TeamCommute-negative.png

Using the elderly data and after exploring the distribution for travelling_time, there are 4 records where the elderly, of the same card holder, travelled with negative timings. As the entry and exit times are recorded for these records in the green box, the value for travelling time is updated by calculating the difference between the exit and entry times. However, the option to calculate the difference between the exit and entry time is not appropriate for the first two records. These records have entry time starting at noon but ended at 11:51:55am on the same day. It is likely that there is an error for these records as the values for all fields are very similar. As such, the records in the red box are deleted from the data.

d. Undefined distance travelled

TeamCommute-undef.png

There are records with undefined distance travelled despite having the origin and destination ids. Distance travelled between these origins and destinations can be calculated through the use of QGIS where points are snapped together with the bus routes. However, there are only 87 of such records, from the elderly data, reflecting on the minority size corresponding to the entire data set with more than a million records, these records are deleted from the data. Same actions are made in similar situations for both the adult and student data.

e. Multiple transactions from a single card user

TeamCommute-multitran.png

There was a card number with large number of similar transactions of at least 348,000 ez-link bus trip transactions over one week. Hence, we concluded that this could be due to an error in the system, and as such, this data that corresponds with this specific card number is deleted.

Recommendations

Demand for accurate and reliable transportation data is of utmost importance. The quality of data impacts every decision made by the data analysts. Ensuring the reliability and integrity of transportation data begins with the accuracy and the completeness of the data captured in the database. Anomalies surfaced are possibly due to technical errors observed. This seems to suggests that the maintenance of proper Ez-link records is not highly complied with by Ez-link. As Ez-link is not obliged to have the data cleaned before sending it to the relevant users, it is important for future analysts,who will be working on this same set of data,not to assume that the datasets that they received are cleaned. They need to have the data properly cleaned before applying the various analysis techniques to uncover insights from this data.

Aggregating Data

a. 15 minutes interval

TeamCommute-15min.png

Time of tap in and tap out for each transactions are in the lowest granular format (HH:MM:SS). It will be tedious to observe the pattern of travel if analysis are done by seconds. A bigger picture can only be observed when timings are grouped. As such, we aggregated the times for tap in and tap out to 15 minutes intervals (HH:00:SS, HH:15:SS, HH:30:SS, and HH:45:SS). Aggregation is done using jmp formula: Round(:entry_time / (60 * 15)) * (60 * 15).

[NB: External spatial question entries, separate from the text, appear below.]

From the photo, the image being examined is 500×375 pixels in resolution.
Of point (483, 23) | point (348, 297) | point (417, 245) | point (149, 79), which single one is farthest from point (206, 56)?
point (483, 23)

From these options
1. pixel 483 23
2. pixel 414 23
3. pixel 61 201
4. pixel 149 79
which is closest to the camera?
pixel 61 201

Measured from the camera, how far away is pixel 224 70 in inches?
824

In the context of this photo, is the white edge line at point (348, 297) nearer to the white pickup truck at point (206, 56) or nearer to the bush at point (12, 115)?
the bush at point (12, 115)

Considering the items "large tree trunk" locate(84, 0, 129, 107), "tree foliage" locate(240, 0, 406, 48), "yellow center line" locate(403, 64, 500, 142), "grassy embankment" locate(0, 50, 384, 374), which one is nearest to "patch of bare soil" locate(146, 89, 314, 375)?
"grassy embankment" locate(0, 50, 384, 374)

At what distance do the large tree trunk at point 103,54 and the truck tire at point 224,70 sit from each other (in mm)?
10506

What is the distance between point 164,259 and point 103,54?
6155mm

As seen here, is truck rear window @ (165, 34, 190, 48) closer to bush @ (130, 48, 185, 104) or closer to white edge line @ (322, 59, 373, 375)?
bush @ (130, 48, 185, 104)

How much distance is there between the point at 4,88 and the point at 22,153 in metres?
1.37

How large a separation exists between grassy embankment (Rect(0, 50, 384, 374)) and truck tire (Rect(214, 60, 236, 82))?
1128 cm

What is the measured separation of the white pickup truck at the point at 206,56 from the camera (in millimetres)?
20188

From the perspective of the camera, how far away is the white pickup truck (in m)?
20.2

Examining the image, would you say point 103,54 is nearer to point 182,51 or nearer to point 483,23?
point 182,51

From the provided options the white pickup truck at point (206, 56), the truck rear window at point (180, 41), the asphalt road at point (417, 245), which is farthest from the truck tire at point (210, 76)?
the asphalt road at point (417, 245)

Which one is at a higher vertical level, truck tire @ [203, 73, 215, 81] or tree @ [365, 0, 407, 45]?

b. Frequently travelled routes

TeamCommute-freq.png

To identify the frequently travelled routes each commuters travel to, a concatenation of the card_number, origin_id and destination_id will be performed first. Concatenation is done using jmp formula: Card number||Char(Origin ID)||Char(Destination ID). Only the card number, origin and destination points are considered because our analysis revolves identifying the common points each commuter boards and alights the bus. Bus services are not considered because we are neither focusing on bus route optimization nor conducting a comparison between pedestrian network distance with bus travelled distance. To count the number of concatenated strings, this formula was used: ColNumber(Row(), name of the col that has the concatenated strings).